1. When there is a device alarm, the device initiates authentication in real time via electronic
certificate with RCG-S Pro.
2. Devices send device failure call information to RCG-S Pro by HTTPS Post Request.
3. The RCG-S Pro confirms receipt of device failure call information by sending back the
result via HTTPS Response.
II. Access from the RCG-S Pro server to device via HTTPS PKI. For example, meter counter information
and service information (device settings, historical data, etc.)
1. When the RCG-S Pro is initiating, authentication via electronic certificate takes place
between RCG-S Pro and the devices.
2. The RCG-S Pro sends the obtain counter information request to devices using HTTPS
Post Request.
3. Devices confirm receipt of the counter information request by sending back the meter
information via HTTPS Response.
HTTPS-related information for connected Ricoh-compatible devices includes:
1. RCG-S Pro to device communication (and vice versa) is in Secure Socket Layer (SSL) format.
2. Data is encrypted. RCG-S Pro supports cipher RC4-MD5 128 bits. However, if the device supports
only a DES 56 bits key, the encryption level will be reduced to a DES 56 bits key. This key is created
and changed for every session.
3. Both RCG-S Pro and the devices have RSA 512 bit certificates for @Remote and use security
authentication checks.
4. For each communication, a mutual authentication procedure is completed before the data is sent.
The RCG-S Pro server recognizes and communicates only with devices that have a printer MIB
(Management Information Base). Also, print devices connected to print servers or client PCs
are not discovered.
10
Section 3.0
11
Section 3.0
3.2 SNMP Communication Between RCG-S Pro and Connected Devices
Utilizing SNMP communication, device MIB information is obtained by periodic polling from the
RCG-S Pro server to the device. For example, meter counter information and a service emergency
alert such as device failure or lower toner/toner out. The default setting for polling is 10 minutes.
1. Devices obtain counter information request OIDs from the RCG-S Pro via SNMP Request.
2. Devices send back their counter information via SNMP Response.

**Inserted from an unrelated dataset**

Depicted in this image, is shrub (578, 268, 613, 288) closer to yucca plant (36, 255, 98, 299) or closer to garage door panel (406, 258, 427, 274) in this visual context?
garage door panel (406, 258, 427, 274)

3.3 Communication Between RCG-S Pro and the Center Communication Server
Only one type of communication method is used between the RCG-S Pro server and the service
provider’s Center Communication Server – an HTTPS Internet connection. As with HTTPS
communication between the RCG-S Pro server and connected devices, HTTPS communication
between the RCG-S Pro server and Center Communication Server utilizes encrypted data in an SSL
format. Both servers perform security authentication checks. Before communicating, a mutual
verification procedure is completed before the data is sent. Also, because communication can only be
initiated from the RCG-S Pro server to the Center Communication Server, it is not necessary to open
an additional port for HTTPS reception from outside the customer’s firewall. HTTPS communication
utilizes Port 443 (See Appendix 4.2).
HTTPS communication is initiated from the RCG-S Pro server to the Center Communication Server for
two reasons:
I. Critical Service Alerts such as device failure or low toner/toner out.
1. RCG-S Pro initiates communication.
2. Mutual authentication via electronic certificate takes place between RCG-S Pro and the
Center Communication Server.
3. The RCG-S Pro sends device failure call information to the Center Communication Server
via HTTPS Post Request.
4. The Center Communication Server confirms receipt of device failure call information by
sending back the result via HTTPS Response.
Note: Normally, polling between the RCG-S Pro server and Center Communication Server is performed
once an hour. However, when the Center Communication Server receives specific call information
(such as a device service call), the polling interval is changed to once a minute. After the Center
Communication Server receives a Service Call Reset, the polling interval is reset to once an hour.
12
Section 3.0
13
Section 3.0
II. Meter Counter Collection
1. RCG-S Pro initiates communication.
2. Mutual authentication via electronic certificate takes place between RCG-S Pro and the
Center Communication Server.
3. The RCG-S Pro sends polling information to the Center Communication Server via
HTTPS Post Request.
4. The Center Communication Server confirms receipt of polling information by sending
back the result to the RCG-S Pro via HTTPS Response along with further counter
information request commands.
5. The RCG-S Pro, when the counter information request commands in the HTTPS Response
are processed, responds to the Center Communication Server after initializing mutual
electronic certificate authentication.
6. The RCG-S Pro send its response to meter information back to the Center
Communication Server via HTTPS Post Request.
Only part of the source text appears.